Barton heard that. “Look here, Zab,” he said. “That’s not on, you know, shooting at Jerry parachutists.”
“Was a mistake,” Zabarnowski said. “I aim at a Messerschmitt but I miss and hit a parachute, very sorry.”
“No, I mean it,” Barton said, and stared until Zabarnowski met his gaze. “When a Jerry bales out over England he’s a prisoner-of-war and we don’t shoot him. He’s out of the war, see? Those are the rules.”
“Rules, rules,” Zabarnowski muttered, and said something brisk and spiky in Polish.
“That’s an order,” CH3 told him. “Jerry parachutists are non-combatants, understand? They can’t fight any more, so we leave them alone.” Zabarnowski sniffed, and scowled at his boots.
“Very interesting,” Haducek said. “Now tell me please, what are the German rules? If I bale out, I can fight again, can’t I? So—”
“That’s the theory, I agree,” Barton said, “but Jerry seems to be playing the game so far, and—”
“Game?” Zabarnowski said. “You call this a game?”
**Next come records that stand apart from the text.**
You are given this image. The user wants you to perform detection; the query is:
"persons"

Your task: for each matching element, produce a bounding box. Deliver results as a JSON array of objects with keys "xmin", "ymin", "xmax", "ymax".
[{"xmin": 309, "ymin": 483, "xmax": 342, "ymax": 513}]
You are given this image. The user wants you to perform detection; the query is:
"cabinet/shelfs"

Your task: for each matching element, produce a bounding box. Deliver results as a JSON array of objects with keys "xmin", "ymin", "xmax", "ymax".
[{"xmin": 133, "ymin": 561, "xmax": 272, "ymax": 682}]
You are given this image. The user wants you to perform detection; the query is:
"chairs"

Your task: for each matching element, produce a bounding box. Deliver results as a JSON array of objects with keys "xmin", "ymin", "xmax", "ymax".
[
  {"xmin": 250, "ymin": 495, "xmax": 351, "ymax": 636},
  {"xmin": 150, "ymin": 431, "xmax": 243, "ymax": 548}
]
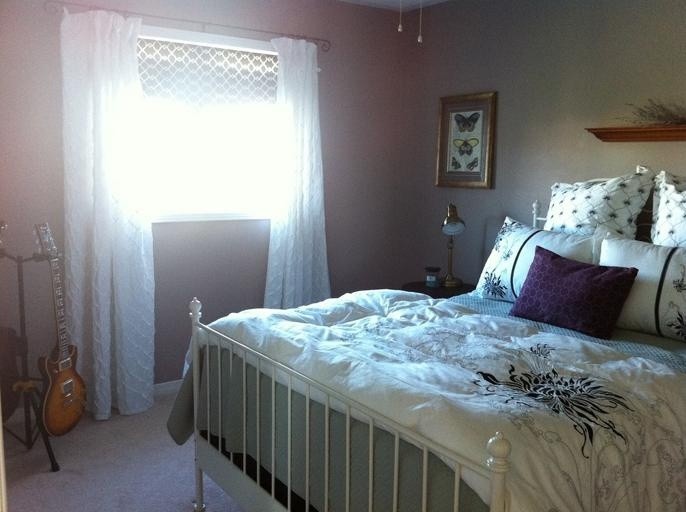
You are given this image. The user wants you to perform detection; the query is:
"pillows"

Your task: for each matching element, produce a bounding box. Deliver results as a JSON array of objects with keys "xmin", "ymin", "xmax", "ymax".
[
  {"xmin": 506, "ymin": 242, "xmax": 640, "ymax": 341},
  {"xmin": 543, "ymin": 162, "xmax": 652, "ymax": 241},
  {"xmin": 593, "ymin": 223, "xmax": 686, "ymax": 346},
  {"xmin": 468, "ymin": 212, "xmax": 594, "ymax": 305},
  {"xmin": 645, "ymin": 167, "xmax": 685, "ymax": 249}
]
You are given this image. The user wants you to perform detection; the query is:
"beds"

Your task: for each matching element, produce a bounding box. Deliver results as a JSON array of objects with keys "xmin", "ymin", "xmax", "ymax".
[{"xmin": 166, "ymin": 164, "xmax": 686, "ymax": 512}]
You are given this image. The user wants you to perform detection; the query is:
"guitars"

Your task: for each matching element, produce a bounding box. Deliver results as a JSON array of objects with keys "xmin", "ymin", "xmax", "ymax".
[{"xmin": 33, "ymin": 222, "xmax": 88, "ymax": 437}]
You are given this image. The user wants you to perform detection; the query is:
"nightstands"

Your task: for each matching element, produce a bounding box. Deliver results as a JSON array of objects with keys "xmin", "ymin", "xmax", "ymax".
[{"xmin": 400, "ymin": 277, "xmax": 475, "ymax": 302}]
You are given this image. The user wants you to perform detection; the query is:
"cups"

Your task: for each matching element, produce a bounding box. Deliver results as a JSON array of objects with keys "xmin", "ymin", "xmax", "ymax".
[{"xmin": 424, "ymin": 266, "xmax": 441, "ymax": 288}]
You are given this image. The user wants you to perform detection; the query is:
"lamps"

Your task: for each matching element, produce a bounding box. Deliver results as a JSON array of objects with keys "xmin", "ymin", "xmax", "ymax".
[{"xmin": 438, "ymin": 203, "xmax": 464, "ymax": 287}]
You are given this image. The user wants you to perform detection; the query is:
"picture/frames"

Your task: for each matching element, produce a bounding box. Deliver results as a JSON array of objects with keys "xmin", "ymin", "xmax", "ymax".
[{"xmin": 434, "ymin": 90, "xmax": 497, "ymax": 192}]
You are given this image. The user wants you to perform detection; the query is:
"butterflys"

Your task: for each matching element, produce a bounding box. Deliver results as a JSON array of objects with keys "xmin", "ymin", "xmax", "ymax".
[
  {"xmin": 454, "ymin": 112, "xmax": 480, "ymax": 133},
  {"xmin": 453, "ymin": 137, "xmax": 479, "ymax": 155},
  {"xmin": 451, "ymin": 157, "xmax": 461, "ymax": 169},
  {"xmin": 466, "ymin": 157, "xmax": 478, "ymax": 170}
]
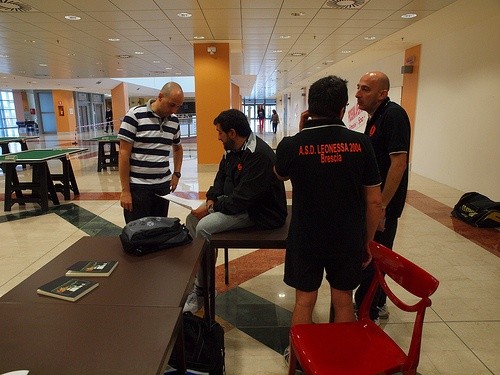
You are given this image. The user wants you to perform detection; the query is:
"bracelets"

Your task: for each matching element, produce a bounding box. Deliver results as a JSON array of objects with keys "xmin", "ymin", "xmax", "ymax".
[{"xmin": 382, "ymin": 207, "xmax": 386, "ymax": 208}]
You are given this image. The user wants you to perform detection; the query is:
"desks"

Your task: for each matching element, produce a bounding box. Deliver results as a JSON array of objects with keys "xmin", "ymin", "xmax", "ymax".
[
  {"xmin": 0, "ymin": 302, "xmax": 182, "ymax": 375},
  {"xmin": 207, "ymin": 203, "xmax": 334, "ymax": 323},
  {"xmin": 0, "ymin": 233, "xmax": 206, "ymax": 311},
  {"xmin": 82, "ymin": 136, "xmax": 120, "ymax": 172},
  {"xmin": 0, "ymin": 147, "xmax": 89, "ymax": 212},
  {"xmin": 0, "ymin": 136, "xmax": 39, "ymax": 168}
]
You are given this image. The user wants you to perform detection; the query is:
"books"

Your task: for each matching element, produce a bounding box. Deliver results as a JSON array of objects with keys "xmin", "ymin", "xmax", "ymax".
[
  {"xmin": 36, "ymin": 275, "xmax": 99, "ymax": 302},
  {"xmin": 65, "ymin": 260, "xmax": 120, "ymax": 277}
]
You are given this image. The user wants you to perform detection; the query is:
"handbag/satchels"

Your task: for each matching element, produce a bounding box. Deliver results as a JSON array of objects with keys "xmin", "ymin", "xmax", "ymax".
[{"xmin": 452, "ymin": 192, "xmax": 500, "ymax": 230}]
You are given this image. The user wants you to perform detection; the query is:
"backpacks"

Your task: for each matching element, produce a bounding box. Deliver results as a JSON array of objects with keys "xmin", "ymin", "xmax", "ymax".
[
  {"xmin": 119, "ymin": 217, "xmax": 194, "ymax": 257},
  {"xmin": 168, "ymin": 311, "xmax": 225, "ymax": 375}
]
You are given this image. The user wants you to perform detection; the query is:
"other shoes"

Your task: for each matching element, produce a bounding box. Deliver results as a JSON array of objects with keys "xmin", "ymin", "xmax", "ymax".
[
  {"xmin": 354, "ymin": 310, "xmax": 381, "ymax": 326},
  {"xmin": 283, "ymin": 347, "xmax": 304, "ymax": 373},
  {"xmin": 352, "ymin": 301, "xmax": 389, "ymax": 318}
]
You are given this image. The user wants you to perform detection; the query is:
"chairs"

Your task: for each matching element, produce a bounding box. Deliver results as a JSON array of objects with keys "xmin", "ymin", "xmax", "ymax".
[{"xmin": 286, "ymin": 240, "xmax": 438, "ymax": 375}]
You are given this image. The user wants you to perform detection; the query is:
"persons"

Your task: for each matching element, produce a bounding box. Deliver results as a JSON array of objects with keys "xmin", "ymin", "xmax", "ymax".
[
  {"xmin": 183, "ymin": 108, "xmax": 288, "ymax": 313},
  {"xmin": 273, "ymin": 75, "xmax": 382, "ymax": 373},
  {"xmin": 257, "ymin": 105, "xmax": 266, "ymax": 134},
  {"xmin": 117, "ymin": 82, "xmax": 184, "ymax": 225},
  {"xmin": 270, "ymin": 110, "xmax": 280, "ymax": 134},
  {"xmin": 352, "ymin": 71, "xmax": 411, "ymax": 326},
  {"xmin": 103, "ymin": 105, "xmax": 114, "ymax": 133}
]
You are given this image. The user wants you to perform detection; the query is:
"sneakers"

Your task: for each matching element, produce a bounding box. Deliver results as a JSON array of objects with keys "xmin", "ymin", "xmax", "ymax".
[{"xmin": 183, "ymin": 289, "xmax": 217, "ymax": 313}]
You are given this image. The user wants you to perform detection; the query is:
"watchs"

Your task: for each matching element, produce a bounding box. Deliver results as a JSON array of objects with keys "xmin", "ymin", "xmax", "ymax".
[
  {"xmin": 173, "ymin": 172, "xmax": 181, "ymax": 178},
  {"xmin": 208, "ymin": 204, "xmax": 214, "ymax": 214}
]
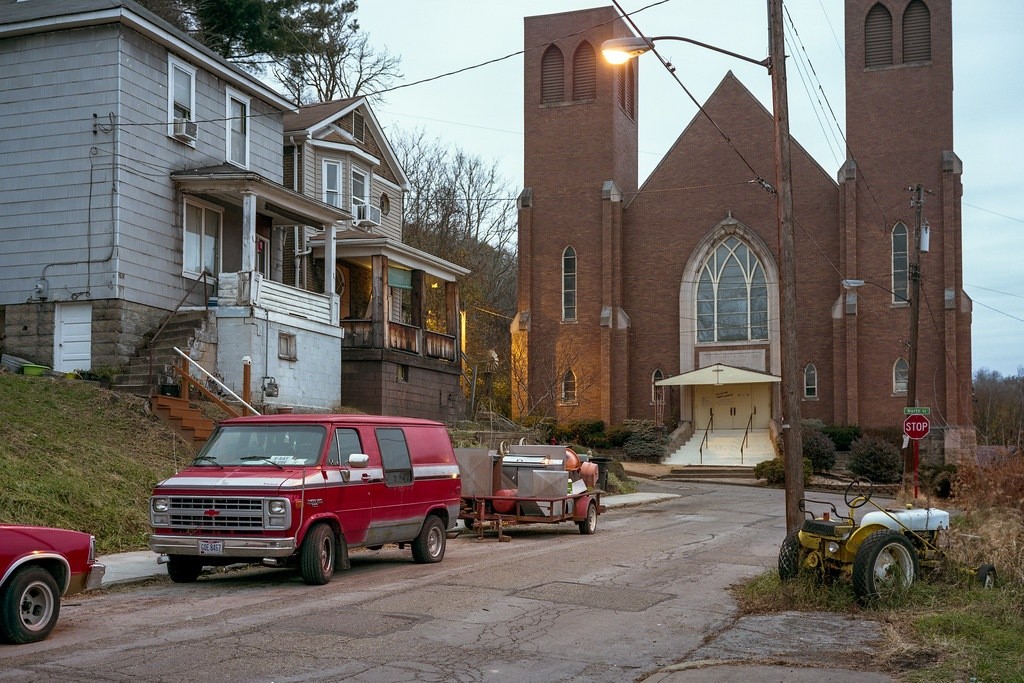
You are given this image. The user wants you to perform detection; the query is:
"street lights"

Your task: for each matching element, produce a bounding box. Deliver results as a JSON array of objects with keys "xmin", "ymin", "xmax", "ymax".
[
  {"xmin": 601, "ymin": 37, "xmax": 806, "ymax": 534},
  {"xmin": 841, "ymin": 280, "xmax": 918, "ymax": 494}
]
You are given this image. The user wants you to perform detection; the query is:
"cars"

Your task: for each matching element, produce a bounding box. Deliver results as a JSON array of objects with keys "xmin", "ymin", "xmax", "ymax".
[{"xmin": 0, "ymin": 525, "xmax": 107, "ymax": 644}]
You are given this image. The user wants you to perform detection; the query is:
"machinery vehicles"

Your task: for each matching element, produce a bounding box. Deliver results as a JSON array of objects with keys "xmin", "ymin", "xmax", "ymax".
[{"xmin": 778, "ymin": 477, "xmax": 997, "ymax": 612}]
The only other pilot with anything like the same insatiable appetite for combat was Flash Gordon. There was no doubt any more that he was, from time to time, mentally unstable. On the ground his moods varied sharply and unpredictably, from a schoolboy petulance to a bland, middleaged amiability that might suddenly turn to acid contempt or—what several pilots found more disturbing—a prolonged and enthusiastic analysis of bulletwounds. Gordon would delight in plotting the longest and most destructive course that a bullet could take. “Let’s say it chops through your shoulder, cracks your collarbone and hacks its merry way down through your right lung… That would bring it to your liver, which is a very prominent item, I mean it could hardly miss that , and who knows, it might take a slice out of your diaphragm in passing. None of that stuff is very resistant, of course, it’s all soft and mushy, so the bullet still has plenty of power to use up, which means it could make a very thorough mess of your stomach before it took a whack at your plumbing. The only thing I’m not sure of is, would it get a chance to hit your gall bladder on the way?”